> **What you should do**
The task calls for an exact copy of the records, without any images.

[Opening Given data section]

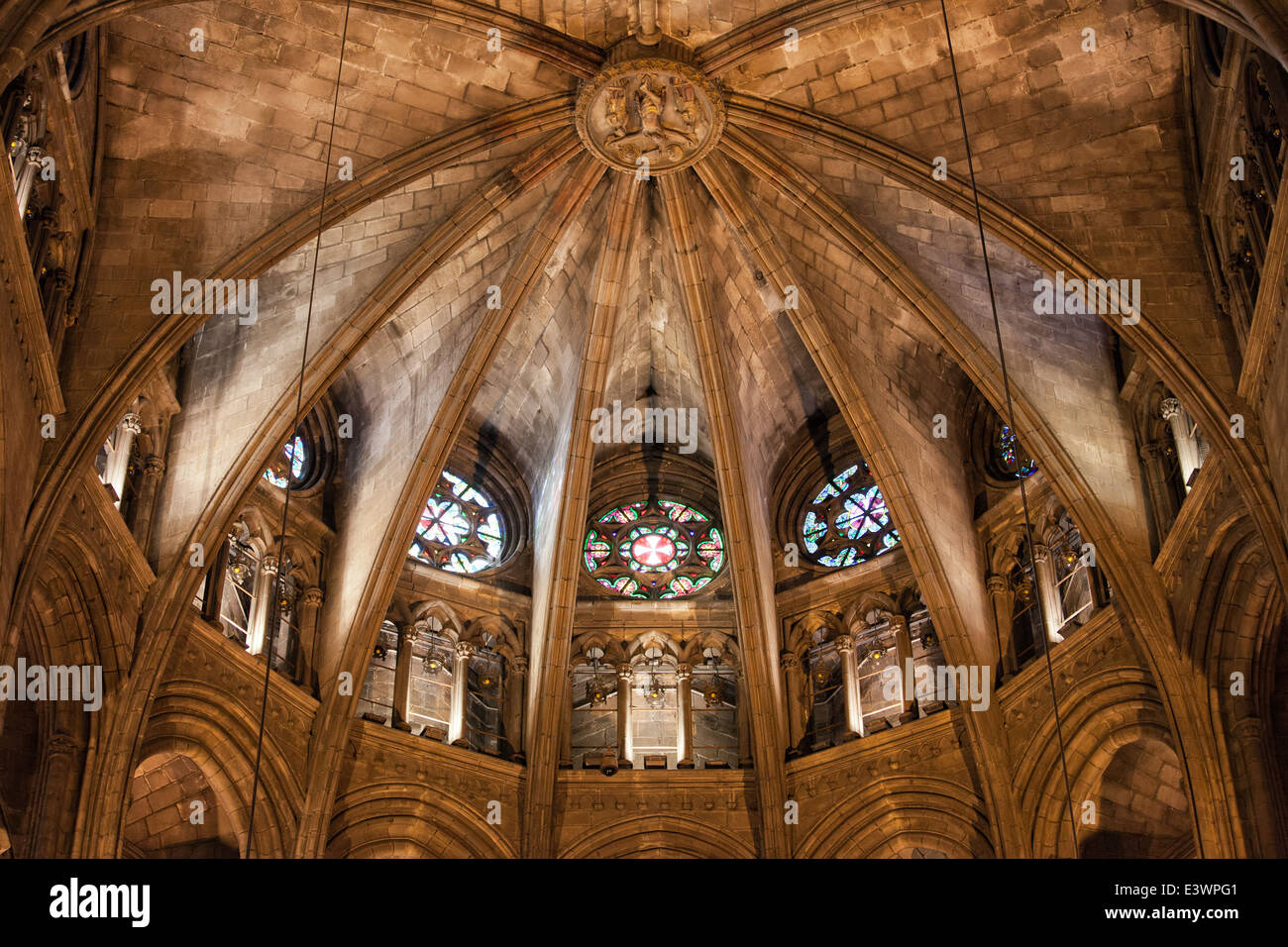 Gothic Ribbed Vault Of The Apse In Barcelona Cathedral Catalonia Spain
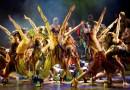 Ogni domenica <em>Patto di luce</em>, un musical per riflettere sulla pace e sui diritti umani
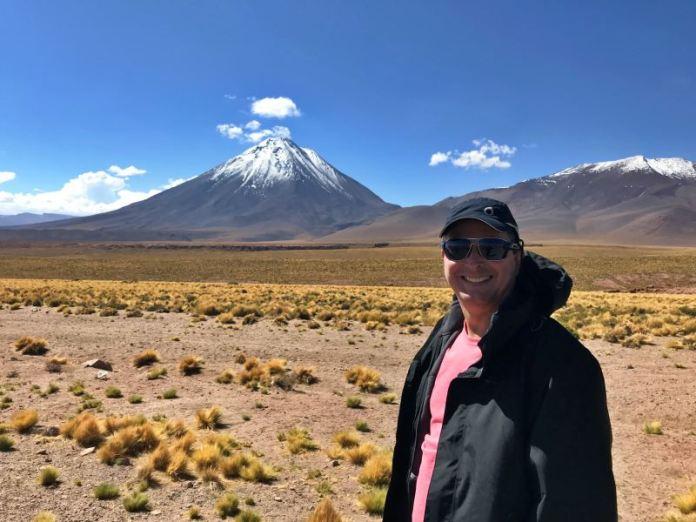 Vulcão Licancabur, atacama Chile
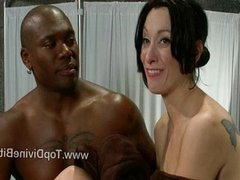 Mistress January teaches Jack submission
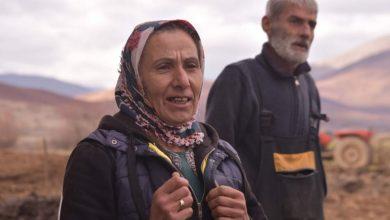 Photo of По 49 години живот и работа во Пешталево, Фикрета не може да добие македонско државјанство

[Closing Given data section]

> **Exercise answer**
 Gothic Ribbed Vault Of The Apse In Barcelona Cathedral Catalonia Spain
 Ogni domenica <em>Patto di luce</em>, un musical per riflettere sulla pace e sui diritti umani
 Vulcão Licancabur, atacama Chile
 Mistress January teaches Jack submission
 Photo of По 49 години живот и работа во Пешталево, Фикрета не може да добие македонско државјанство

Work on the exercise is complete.